Exercise prompt: Output, word for word, every line from the line with "How far is the" through the final line of the data below.
--- The data ---
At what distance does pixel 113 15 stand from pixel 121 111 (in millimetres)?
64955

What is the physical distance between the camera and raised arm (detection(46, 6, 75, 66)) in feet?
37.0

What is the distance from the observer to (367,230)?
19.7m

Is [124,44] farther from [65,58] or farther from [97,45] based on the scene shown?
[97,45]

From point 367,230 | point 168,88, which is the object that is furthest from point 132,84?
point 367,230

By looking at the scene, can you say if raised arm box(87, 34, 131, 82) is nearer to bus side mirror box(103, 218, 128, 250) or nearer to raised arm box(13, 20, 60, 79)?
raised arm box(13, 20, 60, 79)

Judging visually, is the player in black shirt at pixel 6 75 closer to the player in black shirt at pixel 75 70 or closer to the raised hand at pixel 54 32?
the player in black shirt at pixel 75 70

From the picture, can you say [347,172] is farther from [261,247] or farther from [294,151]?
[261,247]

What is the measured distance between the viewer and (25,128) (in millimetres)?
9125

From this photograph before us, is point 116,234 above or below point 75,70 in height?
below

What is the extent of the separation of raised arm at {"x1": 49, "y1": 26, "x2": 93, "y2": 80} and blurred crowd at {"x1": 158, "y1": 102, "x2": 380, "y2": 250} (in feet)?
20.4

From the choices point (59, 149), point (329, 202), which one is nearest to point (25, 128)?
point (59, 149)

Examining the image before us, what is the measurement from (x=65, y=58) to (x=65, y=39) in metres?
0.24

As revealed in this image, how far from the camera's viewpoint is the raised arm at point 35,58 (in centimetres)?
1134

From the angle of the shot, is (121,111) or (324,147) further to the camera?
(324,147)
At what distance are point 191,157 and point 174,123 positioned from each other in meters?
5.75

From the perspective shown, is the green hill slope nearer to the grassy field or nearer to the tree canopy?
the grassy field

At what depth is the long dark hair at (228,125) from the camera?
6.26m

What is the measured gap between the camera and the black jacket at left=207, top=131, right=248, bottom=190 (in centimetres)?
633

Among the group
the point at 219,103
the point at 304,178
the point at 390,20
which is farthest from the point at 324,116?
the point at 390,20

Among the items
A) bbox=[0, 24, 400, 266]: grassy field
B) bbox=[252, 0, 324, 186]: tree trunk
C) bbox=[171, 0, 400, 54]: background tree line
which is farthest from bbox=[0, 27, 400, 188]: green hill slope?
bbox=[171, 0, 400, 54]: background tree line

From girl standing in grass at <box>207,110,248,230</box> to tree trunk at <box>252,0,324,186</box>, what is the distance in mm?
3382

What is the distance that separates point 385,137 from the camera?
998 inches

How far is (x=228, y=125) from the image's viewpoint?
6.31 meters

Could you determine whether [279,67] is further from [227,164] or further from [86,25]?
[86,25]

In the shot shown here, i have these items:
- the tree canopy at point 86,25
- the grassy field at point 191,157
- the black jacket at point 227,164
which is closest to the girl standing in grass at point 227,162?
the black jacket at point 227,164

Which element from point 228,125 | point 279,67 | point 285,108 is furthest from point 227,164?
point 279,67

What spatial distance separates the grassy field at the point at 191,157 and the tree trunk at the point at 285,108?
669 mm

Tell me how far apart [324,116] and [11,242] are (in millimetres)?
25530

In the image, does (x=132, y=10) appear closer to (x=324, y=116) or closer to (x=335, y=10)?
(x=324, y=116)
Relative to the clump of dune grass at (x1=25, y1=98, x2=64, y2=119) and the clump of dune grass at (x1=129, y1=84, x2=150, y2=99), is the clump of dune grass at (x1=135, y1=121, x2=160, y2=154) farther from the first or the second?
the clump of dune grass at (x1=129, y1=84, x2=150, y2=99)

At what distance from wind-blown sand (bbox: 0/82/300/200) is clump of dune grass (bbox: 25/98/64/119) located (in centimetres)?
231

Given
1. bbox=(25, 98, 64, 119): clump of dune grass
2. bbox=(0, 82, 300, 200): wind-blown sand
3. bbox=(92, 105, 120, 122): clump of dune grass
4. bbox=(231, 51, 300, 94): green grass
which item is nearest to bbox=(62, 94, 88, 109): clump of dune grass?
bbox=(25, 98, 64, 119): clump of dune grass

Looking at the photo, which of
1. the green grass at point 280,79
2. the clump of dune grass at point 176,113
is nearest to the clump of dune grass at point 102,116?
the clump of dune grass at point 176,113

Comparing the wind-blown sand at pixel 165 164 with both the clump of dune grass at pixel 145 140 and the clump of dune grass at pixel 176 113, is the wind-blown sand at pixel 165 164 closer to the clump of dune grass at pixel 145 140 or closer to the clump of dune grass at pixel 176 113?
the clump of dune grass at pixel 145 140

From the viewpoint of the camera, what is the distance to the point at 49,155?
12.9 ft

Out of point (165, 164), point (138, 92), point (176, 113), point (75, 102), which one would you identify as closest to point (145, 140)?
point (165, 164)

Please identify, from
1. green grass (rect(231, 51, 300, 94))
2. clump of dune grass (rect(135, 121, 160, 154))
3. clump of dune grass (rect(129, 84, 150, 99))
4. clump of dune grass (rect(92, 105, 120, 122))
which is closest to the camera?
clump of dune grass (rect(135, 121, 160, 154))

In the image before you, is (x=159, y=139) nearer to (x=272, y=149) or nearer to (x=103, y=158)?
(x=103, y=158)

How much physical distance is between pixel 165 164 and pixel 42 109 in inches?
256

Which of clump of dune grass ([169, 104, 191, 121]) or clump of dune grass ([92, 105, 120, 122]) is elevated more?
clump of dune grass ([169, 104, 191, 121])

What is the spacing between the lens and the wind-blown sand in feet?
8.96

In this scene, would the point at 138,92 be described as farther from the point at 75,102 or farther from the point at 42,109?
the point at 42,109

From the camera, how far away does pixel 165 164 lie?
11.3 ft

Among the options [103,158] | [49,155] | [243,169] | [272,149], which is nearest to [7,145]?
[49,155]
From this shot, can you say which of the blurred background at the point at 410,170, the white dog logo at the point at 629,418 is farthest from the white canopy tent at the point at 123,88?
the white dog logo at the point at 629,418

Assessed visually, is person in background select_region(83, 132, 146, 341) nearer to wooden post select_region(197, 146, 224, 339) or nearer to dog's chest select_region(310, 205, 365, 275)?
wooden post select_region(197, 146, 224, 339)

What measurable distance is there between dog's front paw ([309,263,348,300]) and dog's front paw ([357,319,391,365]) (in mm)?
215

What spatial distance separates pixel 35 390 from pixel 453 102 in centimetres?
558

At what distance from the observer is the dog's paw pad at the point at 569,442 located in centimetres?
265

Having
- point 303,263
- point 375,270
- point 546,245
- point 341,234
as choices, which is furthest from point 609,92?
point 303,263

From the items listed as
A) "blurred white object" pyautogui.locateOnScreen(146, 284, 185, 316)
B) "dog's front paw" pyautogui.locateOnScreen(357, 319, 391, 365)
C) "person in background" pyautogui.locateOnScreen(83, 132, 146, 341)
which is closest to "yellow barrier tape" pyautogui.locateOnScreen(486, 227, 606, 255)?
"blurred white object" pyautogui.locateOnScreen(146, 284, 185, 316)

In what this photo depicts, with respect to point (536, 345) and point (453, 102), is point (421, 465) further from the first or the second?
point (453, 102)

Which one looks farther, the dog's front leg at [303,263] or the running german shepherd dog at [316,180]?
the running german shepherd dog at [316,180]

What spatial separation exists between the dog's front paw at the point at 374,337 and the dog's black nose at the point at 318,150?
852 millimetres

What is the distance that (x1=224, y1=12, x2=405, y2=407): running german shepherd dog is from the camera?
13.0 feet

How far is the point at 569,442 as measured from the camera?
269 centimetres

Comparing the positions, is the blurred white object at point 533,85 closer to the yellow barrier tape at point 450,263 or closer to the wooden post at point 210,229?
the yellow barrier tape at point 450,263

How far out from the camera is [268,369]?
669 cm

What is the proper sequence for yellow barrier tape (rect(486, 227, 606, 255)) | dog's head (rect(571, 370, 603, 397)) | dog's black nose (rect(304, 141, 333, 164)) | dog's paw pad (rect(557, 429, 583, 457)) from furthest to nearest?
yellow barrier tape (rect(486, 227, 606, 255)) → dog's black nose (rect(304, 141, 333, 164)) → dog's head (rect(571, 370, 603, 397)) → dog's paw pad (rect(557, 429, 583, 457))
---
Result for this task:
How far is the point at 569,442 as measured from the camera?
269 centimetres

Comparing the positions, is the blurred white object at point 533,85 closer to the yellow barrier tape at point 450,263 or closer to the wooden post at point 210,229?
the yellow barrier tape at point 450,263

How far out from the camera is [268,369]?
669 cm

What is the proper sequence for yellow barrier tape (rect(486, 227, 606, 255)) | dog's head (rect(571, 370, 603, 397)) | dog's black nose (rect(304, 141, 333, 164)) | dog's paw pad (rect(557, 429, 583, 457)) from furthest to nearest?
yellow barrier tape (rect(486, 227, 606, 255)) → dog's black nose (rect(304, 141, 333, 164)) → dog's head (rect(571, 370, 603, 397)) → dog's paw pad (rect(557, 429, 583, 457))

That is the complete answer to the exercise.